I seem to be having an issue when attempting to run tests in parallel using TestNG alongside Selenium Grid 2.
Although the right number of browsers are opened to match the amount of tests that I'm running , all instructions for all tests are being fired to the same browser window. For example, each test will open a page and attempt to log in. Four browser windows will open, but one browser window will navigate to the login page four times and then type the username in 4 times, whilst the rest of the browser windows remain inactive.
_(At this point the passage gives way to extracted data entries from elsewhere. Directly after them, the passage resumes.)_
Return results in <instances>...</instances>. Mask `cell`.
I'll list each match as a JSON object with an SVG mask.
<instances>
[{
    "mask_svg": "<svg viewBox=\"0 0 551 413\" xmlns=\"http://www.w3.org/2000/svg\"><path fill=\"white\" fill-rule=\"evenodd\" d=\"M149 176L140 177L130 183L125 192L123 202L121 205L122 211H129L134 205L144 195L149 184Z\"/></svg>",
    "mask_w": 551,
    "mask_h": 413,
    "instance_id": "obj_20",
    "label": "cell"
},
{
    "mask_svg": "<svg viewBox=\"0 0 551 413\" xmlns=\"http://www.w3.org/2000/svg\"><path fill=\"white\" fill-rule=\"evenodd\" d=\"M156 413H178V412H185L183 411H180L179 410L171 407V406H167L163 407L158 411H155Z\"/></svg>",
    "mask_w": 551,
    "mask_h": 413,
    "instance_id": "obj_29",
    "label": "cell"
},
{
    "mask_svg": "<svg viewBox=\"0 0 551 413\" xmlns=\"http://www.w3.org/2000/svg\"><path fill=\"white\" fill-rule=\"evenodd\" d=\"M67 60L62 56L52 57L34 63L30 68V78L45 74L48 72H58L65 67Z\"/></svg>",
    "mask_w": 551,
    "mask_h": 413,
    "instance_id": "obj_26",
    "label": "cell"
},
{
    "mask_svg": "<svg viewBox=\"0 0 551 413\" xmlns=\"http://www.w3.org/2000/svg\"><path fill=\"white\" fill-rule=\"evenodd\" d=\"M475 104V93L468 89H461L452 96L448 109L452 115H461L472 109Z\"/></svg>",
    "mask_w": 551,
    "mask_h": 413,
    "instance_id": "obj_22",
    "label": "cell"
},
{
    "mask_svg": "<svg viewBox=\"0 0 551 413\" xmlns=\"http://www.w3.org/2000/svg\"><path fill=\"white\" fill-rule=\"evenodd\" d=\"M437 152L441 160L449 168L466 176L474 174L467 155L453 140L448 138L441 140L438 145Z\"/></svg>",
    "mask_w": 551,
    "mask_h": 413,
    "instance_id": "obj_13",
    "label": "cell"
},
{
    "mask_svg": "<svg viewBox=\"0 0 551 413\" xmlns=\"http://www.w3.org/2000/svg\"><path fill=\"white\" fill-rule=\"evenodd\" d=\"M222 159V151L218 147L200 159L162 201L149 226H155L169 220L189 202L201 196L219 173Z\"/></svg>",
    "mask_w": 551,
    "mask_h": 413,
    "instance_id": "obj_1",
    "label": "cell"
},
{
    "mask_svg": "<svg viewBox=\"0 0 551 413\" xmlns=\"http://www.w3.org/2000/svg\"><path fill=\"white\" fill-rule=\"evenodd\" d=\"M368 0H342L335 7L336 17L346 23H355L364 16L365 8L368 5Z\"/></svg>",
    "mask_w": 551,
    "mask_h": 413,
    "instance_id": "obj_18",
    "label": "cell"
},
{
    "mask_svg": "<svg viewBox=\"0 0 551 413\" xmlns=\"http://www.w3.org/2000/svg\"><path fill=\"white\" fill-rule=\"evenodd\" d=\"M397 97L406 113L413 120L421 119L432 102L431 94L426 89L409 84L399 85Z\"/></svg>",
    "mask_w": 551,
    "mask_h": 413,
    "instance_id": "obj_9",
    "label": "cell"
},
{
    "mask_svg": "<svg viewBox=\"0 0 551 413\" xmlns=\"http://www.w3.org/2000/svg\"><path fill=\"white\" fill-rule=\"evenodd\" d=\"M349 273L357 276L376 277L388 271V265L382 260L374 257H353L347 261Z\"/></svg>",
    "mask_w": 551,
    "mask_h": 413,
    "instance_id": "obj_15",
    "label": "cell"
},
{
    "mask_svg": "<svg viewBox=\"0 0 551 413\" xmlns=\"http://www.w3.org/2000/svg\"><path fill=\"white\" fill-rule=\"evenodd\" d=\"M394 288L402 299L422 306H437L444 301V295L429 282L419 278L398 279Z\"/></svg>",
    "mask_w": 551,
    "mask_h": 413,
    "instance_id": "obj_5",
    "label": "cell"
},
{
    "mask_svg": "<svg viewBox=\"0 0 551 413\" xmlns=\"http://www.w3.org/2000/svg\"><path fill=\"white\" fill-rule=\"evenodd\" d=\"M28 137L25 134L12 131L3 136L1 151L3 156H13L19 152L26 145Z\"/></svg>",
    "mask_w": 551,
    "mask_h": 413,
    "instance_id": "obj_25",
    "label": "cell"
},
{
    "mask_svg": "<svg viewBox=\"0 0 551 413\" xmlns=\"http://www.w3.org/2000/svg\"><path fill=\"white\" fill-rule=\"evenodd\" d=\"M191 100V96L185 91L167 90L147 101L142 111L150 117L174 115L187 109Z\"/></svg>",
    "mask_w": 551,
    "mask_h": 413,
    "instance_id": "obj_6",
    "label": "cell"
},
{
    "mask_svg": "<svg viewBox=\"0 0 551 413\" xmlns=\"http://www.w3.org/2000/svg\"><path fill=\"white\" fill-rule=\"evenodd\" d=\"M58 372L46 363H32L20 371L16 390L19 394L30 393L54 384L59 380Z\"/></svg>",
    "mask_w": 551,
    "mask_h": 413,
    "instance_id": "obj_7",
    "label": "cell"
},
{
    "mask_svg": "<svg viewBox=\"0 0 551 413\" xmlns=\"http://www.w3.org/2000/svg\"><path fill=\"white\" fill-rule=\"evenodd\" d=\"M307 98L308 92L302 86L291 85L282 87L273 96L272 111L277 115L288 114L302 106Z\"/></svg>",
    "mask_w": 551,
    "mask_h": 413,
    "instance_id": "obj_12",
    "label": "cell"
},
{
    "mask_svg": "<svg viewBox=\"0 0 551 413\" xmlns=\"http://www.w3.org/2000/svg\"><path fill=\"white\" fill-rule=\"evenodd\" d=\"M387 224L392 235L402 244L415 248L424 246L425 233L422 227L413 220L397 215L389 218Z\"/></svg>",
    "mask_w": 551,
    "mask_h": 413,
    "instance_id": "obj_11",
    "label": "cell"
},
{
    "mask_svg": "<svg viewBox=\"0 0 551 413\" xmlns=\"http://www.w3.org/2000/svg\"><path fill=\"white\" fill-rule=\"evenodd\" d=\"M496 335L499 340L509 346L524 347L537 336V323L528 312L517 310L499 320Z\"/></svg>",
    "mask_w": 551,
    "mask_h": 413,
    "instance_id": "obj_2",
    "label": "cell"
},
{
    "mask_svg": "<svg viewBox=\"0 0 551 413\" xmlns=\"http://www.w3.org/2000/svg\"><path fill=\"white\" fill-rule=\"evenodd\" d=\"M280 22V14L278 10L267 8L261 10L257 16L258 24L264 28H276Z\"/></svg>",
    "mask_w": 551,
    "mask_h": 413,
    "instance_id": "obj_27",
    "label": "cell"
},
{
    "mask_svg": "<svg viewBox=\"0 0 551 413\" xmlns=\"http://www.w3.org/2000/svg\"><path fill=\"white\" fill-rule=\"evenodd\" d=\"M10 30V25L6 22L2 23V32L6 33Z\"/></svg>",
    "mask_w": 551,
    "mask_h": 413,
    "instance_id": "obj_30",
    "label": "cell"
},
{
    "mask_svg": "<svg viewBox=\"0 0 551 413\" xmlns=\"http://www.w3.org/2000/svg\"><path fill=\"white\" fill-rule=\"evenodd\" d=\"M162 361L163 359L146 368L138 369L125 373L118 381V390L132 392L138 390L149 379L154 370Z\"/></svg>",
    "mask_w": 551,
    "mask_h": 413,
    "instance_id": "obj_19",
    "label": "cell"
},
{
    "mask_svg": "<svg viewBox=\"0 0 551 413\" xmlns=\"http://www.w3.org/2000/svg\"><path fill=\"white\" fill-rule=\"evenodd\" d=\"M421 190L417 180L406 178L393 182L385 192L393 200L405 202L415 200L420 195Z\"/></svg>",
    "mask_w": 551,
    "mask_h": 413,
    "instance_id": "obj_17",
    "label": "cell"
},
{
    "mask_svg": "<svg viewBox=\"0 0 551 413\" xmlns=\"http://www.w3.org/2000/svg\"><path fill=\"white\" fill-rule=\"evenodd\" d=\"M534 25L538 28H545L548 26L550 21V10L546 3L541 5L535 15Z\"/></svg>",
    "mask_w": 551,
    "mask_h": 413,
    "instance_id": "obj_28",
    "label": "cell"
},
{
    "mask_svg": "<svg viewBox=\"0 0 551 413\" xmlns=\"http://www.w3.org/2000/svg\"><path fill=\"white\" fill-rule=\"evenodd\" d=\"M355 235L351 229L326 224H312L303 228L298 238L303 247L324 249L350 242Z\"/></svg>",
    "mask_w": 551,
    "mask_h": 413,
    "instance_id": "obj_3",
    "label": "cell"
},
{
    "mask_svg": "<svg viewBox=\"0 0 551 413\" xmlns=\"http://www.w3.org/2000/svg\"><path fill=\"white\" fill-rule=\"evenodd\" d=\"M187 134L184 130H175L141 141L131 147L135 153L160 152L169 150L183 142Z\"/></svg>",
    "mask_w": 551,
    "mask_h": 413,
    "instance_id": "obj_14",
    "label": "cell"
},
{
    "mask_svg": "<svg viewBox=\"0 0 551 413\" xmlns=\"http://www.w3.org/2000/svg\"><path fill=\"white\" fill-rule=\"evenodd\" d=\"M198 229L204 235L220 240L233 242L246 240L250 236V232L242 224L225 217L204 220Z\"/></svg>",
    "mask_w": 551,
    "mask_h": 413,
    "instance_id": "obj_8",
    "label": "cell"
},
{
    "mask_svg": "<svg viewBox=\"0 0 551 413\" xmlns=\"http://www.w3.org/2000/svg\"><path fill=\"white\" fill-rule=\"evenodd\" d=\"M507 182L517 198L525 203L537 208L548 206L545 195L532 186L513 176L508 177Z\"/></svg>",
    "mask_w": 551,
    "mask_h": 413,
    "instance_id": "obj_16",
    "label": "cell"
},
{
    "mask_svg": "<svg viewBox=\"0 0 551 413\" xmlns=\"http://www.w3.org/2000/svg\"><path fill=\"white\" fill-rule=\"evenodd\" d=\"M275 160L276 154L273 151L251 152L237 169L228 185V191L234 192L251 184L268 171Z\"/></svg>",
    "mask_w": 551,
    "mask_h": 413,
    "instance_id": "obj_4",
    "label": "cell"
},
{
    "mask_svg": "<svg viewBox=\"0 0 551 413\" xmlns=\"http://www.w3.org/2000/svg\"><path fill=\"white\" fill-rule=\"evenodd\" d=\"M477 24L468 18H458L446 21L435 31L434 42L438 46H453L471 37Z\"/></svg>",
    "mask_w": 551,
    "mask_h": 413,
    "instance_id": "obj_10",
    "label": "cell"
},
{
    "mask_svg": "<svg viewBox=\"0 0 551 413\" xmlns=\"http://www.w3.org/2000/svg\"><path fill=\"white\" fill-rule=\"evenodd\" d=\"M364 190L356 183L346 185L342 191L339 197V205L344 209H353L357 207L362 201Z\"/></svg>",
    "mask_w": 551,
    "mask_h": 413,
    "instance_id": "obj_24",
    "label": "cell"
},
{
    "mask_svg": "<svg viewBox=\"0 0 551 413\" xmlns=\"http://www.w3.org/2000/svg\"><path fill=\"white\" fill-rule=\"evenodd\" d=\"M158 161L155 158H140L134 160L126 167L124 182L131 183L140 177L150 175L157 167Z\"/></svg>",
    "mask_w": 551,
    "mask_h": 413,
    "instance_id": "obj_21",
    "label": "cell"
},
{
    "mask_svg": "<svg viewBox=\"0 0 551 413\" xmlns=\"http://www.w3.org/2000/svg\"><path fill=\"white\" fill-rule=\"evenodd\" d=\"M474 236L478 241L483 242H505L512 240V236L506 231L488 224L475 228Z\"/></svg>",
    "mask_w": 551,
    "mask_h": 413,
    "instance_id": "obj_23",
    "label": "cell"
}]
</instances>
Here's how I'm starting grid:
java -jar selenium-server-standalone-28.0.jar -role hub
java -jar selenium-server-standalone-28.0.jar -webdriver.chrome.driver="*location*/chromedriver_mac" -role node
This is how the suite xml is set up:
<suite name="testng" verbose="1" parallel="classes">
<test name="chrome">
<packages>
<package name="login"/>
<package name="lists"/>
</packages>
</test>
</suite>
And here's an example of how the tests are laid out:
public class login_logout extends TestBase {
@Test
public void login(){
//initiates login page object and call super user login
LoginPage login = LoginPage.navigateTo(driver, base_url)
LoggedInPage loggedIn = login.superuserlogin();
}
}
Test Base is laid out as follows:
public class TestBase {
public static WebDriver driver;
public static DesiredCapabilitiess capabilities;
@BeforeClass
public static void setUp(){
base_url = "*login page url*;
capabilities = DesiredCapabilities.chrome();
driver = new RemoteWebDriver(capabilities);
driver.get(base_url);
}
}
It's probably something really obvious that I'm missing but any help would be appreciated.
Thanks in advance.
From my point of view, you made the right decision in choosing WebDriver and TestNG. But due to the fact these are really powerful tools there are some basics you should know.
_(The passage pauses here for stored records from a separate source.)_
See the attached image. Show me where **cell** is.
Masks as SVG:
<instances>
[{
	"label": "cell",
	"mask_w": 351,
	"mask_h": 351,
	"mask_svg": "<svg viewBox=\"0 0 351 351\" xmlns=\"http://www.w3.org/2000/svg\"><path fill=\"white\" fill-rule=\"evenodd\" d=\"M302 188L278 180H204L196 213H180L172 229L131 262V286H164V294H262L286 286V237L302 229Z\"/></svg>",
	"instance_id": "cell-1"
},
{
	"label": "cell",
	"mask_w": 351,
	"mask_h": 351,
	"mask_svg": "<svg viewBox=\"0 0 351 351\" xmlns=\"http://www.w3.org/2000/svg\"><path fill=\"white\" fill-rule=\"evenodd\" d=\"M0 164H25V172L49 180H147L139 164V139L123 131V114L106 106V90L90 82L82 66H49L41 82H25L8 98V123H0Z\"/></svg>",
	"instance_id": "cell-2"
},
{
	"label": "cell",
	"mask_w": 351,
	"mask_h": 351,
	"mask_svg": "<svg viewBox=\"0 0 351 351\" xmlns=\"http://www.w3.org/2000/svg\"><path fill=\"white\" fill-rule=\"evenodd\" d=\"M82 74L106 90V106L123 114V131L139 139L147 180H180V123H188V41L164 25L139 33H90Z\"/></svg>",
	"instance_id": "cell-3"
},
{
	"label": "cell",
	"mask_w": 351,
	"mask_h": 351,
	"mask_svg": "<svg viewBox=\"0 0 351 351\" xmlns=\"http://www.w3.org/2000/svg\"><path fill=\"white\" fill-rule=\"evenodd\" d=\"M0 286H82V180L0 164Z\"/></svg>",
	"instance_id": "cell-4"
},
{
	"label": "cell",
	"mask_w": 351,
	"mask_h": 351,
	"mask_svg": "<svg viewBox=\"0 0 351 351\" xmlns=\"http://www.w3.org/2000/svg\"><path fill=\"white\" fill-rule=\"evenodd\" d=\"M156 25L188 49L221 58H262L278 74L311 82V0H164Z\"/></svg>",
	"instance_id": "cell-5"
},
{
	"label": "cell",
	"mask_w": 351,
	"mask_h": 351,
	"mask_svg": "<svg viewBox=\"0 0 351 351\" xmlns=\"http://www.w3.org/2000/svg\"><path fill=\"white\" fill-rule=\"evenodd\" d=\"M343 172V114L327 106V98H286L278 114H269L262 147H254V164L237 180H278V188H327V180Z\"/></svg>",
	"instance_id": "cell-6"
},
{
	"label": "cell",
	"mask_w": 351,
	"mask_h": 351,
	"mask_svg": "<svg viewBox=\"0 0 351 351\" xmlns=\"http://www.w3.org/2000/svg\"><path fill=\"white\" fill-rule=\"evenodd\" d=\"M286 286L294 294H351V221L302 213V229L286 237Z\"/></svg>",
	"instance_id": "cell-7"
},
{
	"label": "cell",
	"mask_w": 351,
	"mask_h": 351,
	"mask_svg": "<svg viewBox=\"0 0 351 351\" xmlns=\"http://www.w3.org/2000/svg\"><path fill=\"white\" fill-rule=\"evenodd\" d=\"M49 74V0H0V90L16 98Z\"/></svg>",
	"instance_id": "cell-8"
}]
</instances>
In the first step, it's important to have some programming experience in general.
Secondly there are some specific tricks you can add.
Why don't you initialize a WebDriver in every single Test Class (either in the constructor or a @BeforeClass)?
Later on, you can also use the @DataProvider and @Factory pattern to do the configuration.
That's kinda cool!
The driver object is static. So you have 4 initializations happening and 4 browsers launching but the driver being a static , it would hold only the reference to the last initialized browser and hence all your commands are being executed against the same driver. You can try exploring Threadlocal objects for your parallel runs.